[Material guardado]

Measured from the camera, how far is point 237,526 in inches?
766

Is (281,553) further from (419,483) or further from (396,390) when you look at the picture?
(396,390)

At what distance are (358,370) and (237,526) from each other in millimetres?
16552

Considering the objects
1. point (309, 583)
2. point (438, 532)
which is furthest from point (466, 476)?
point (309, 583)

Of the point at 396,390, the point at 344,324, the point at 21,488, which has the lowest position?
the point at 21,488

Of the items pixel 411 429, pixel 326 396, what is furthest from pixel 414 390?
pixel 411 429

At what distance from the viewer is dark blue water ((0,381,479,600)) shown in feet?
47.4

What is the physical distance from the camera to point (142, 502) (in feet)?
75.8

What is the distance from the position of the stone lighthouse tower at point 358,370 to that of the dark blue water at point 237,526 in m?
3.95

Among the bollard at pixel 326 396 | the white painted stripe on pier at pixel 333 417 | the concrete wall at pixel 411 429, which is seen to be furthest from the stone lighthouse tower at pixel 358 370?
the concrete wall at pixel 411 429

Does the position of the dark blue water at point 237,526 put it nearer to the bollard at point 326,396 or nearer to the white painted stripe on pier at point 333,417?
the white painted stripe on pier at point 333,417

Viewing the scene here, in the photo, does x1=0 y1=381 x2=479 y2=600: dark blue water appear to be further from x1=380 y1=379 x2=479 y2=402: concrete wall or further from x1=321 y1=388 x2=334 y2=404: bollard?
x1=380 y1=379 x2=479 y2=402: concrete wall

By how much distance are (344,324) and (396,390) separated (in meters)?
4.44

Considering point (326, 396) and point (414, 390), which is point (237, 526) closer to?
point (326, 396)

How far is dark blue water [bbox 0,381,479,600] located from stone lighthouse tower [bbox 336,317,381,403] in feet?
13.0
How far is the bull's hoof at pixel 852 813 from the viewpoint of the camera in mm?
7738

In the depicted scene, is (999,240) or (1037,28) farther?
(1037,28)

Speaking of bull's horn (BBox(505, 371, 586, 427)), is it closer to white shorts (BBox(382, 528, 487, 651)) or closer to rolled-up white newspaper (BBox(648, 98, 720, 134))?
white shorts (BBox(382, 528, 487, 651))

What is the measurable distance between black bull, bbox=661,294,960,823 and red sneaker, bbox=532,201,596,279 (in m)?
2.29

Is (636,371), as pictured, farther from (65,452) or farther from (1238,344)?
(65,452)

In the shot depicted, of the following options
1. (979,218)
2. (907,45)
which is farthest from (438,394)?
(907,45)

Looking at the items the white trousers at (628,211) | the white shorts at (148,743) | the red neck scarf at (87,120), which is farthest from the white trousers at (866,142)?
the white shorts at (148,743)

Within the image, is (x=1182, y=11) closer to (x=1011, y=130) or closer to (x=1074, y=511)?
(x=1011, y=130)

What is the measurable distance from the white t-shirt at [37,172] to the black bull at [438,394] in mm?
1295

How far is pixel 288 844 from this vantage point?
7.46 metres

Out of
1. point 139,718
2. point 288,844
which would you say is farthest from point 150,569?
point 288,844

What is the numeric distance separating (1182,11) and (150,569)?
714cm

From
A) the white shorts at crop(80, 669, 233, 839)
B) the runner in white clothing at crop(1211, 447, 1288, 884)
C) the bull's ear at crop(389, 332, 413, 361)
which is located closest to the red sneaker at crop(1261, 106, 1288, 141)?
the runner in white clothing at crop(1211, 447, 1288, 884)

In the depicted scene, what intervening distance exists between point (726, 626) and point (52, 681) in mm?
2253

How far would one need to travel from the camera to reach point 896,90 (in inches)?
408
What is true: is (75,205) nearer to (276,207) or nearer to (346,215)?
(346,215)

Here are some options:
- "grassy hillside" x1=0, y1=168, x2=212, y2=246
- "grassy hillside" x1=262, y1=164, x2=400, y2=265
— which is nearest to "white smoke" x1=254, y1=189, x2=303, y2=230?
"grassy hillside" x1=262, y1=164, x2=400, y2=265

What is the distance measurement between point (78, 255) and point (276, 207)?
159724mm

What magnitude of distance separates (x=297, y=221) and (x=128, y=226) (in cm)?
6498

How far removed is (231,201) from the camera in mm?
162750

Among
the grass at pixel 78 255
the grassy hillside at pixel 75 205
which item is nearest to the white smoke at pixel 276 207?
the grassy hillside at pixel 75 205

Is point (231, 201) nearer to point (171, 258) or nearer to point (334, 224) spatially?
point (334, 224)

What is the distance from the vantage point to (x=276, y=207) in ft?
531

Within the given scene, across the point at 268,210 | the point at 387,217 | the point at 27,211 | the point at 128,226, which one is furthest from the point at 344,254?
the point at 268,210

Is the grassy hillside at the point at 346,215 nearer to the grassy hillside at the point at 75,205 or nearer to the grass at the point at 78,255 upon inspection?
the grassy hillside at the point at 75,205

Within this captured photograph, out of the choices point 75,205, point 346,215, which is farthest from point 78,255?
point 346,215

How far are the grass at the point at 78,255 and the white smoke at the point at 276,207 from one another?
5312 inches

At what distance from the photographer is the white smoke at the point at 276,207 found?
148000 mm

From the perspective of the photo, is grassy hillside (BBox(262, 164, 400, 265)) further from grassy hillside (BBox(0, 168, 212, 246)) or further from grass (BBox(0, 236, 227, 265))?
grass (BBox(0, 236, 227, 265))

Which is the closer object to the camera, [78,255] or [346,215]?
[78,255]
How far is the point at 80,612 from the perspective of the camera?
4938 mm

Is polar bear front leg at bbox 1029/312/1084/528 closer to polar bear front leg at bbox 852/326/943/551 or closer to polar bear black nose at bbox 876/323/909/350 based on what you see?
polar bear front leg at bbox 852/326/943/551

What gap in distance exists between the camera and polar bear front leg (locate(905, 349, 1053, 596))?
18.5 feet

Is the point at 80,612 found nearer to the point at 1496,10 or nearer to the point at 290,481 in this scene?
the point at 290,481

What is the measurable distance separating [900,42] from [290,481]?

Detalles de la tarea
Sustituye "stone lighthouse tower" por "brick lighthouse tower" en todo el material y deja lo demás sin cambios.

Solución de la tarea
Measured from the camera, how far is point 237,526 in inches?
766

Is (281,553) further from (419,483) or further from (396,390) when you look at the picture?
(396,390)

At what distance are (358,370) and (237,526) from each other in millimetres?
16552

Considering the objects
1. point (309, 583)
2. point (438, 532)
which is furthest from point (466, 476)?
point (309, 583)

Of the point at 396,390, the point at 344,324, the point at 21,488, which has the lowest position?
the point at 21,488

Of the items pixel 411 429, pixel 326 396, what is furthest from pixel 414 390?
pixel 411 429

At what distance from the viewer is dark blue water ((0,381,479,600)) shown in feet?
47.4

What is the physical distance from the camera to point (142, 502) (in feet)?
75.8

What is the distance from the position of the brick lighthouse tower at point 358,370 to that of the dark blue water at point 237,526 in m?
3.95

Among the bollard at pixel 326 396 | the white painted stripe on pier at pixel 333 417 | the concrete wall at pixel 411 429, which is seen to be furthest from the brick lighthouse tower at pixel 358 370?
the concrete wall at pixel 411 429

Does the position of the dark blue water at point 237,526 put it nearer to the bollard at point 326,396 or nearer to the white painted stripe on pier at point 333,417?
the white painted stripe on pier at point 333,417

Viewing the scene here, in the photo, does x1=0 y1=381 x2=479 y2=600: dark blue water appear to be further from x1=380 y1=379 x2=479 y2=402: concrete wall or further from x1=321 y1=388 x2=334 y2=404: bollard?
x1=380 y1=379 x2=479 y2=402: concrete wall

By how much distance are (344,324) and (396,390) separated (in meters)?
4.44

Considering point (326, 396) and point (414, 390), which is point (237, 526) closer to?
point (326, 396)

How far is dark blue water [bbox 0,381,479,600] located from brick lighthouse tower [bbox 336,317,381,403] in feet?
13.0
How far is the bull's hoof at pixel 852 813 from the viewpoint of the camera in mm?
7738

In the depicted scene, is (999,240) or (1037,28) farther?
(1037,28)

Speaking of bull's horn (BBox(505, 371, 586, 427)), is it closer to white shorts (BBox(382, 528, 487, 651)) or closer to rolled-up white newspaper (BBox(648, 98, 720, 134))?
white shorts (BBox(382, 528, 487, 651))

What is the measurable distance between black bull, bbox=661,294,960,823 and red sneaker, bbox=532,201,596,279 (in m)?
2.29

Is (636,371), as pictured, farther from (65,452) or farther from (1238,344)?
(65,452)

In the shot depicted, of the following options
1. (979,218)
2. (907,45)
which is farthest from (438,394)?
(907,45)

Looking at the items the white trousers at (628,211) | the white shorts at (148,743) | the red neck scarf at (87,120), which is farthest from the white trousers at (866,142)?
the white shorts at (148,743)

Within the image, is (x=1182, y=11) closer to (x=1011, y=130) or closer to (x=1074, y=511)?
(x=1011, y=130)

What is the measurable distance from the white t-shirt at [37,172] to the black bull at [438,394] in mm?
1295

How far is pixel 288 844 from this vantage point?
7.46 metres

Out of
1. point 139,718
2. point 288,844
which would you say is farthest from point 150,569?
point 288,844

What is the numeric distance separating (1182,11) and (150,569)?
714cm

From
A) the white shorts at crop(80, 669, 233, 839)
B) the runner in white clothing at crop(1211, 447, 1288, 884)
C) the bull's ear at crop(389, 332, 413, 361)
which is located closest to the red sneaker at crop(1261, 106, 1288, 141)?
the runner in white clothing at crop(1211, 447, 1288, 884)

In the depicted scene, what intervening distance exists between point (726, 626) and point (52, 681) in mm?
2253

How far would one need to travel from the camera to reach point 896,90 (in inches)?
408
What is true: is (75,205) nearer to (276,207) or nearer to (346,215)?
(346,215)

Here are some options:
- "grassy hillside" x1=0, y1=168, x2=212, y2=246
- "grassy hillside" x1=262, y1=164, x2=400, y2=265
— which is nearest to "white smoke" x1=254, y1=189, x2=303, y2=230?
"grassy hillside" x1=262, y1=164, x2=400, y2=265

What is the distance measurement between point (78, 255) and point (276, 207)?
159724mm

What magnitude of distance separates (x=297, y=221) and (x=128, y=226) (in cm)?
6498

How far removed is (231,201) from the camera in mm?
162750

Among
the grass at pixel 78 255
the grassy hillside at pixel 75 205
which item is nearest to the white smoke at pixel 276 207?
the grassy hillside at pixel 75 205

Is point (231, 201) nearer to point (171, 258) or nearer to point (334, 224) spatially?
point (334, 224)

What is the distance from the vantage point to (x=276, y=207) in ft?
531

Within the given scene, across the point at 268,210 | the point at 387,217 | the point at 27,211 | the point at 128,226, which one is furthest from the point at 344,254?
the point at 268,210

Is the grassy hillside at the point at 346,215 nearer to the grassy hillside at the point at 75,205 or nearer to the grass at the point at 78,255 upon inspection?
the grassy hillside at the point at 75,205

Within this captured photograph, out of the choices point 75,205, point 346,215, which is farthest from point 78,255?
point 346,215

How far are the grass at the point at 78,255 and the white smoke at the point at 276,207 from one another?
5312 inches

At what distance from the photographer is the white smoke at the point at 276,207 found?
148000 mm

From the perspective of the photo, is grassy hillside (BBox(262, 164, 400, 265)) further from grassy hillside (BBox(0, 168, 212, 246)) or further from grass (BBox(0, 236, 227, 265))?
grass (BBox(0, 236, 227, 265))

Which is the closer object to the camera, [78,255] or [346,215]?
[78,255]
How far is the point at 80,612 from the perspective of the camera?
4938 mm

Is polar bear front leg at bbox 1029/312/1084/528 closer to polar bear front leg at bbox 852/326/943/551 or closer to polar bear black nose at bbox 876/323/909/350 based on what you see?
polar bear front leg at bbox 852/326/943/551

What gap in distance exists between the camera and polar bear front leg (locate(905, 349, 1053, 596))?
18.5 feet

Is the point at 80,612 found nearer to the point at 1496,10 or nearer to the point at 290,481 in this scene?
the point at 290,481

What is the measurable distance separating [900,42] from [290,481]?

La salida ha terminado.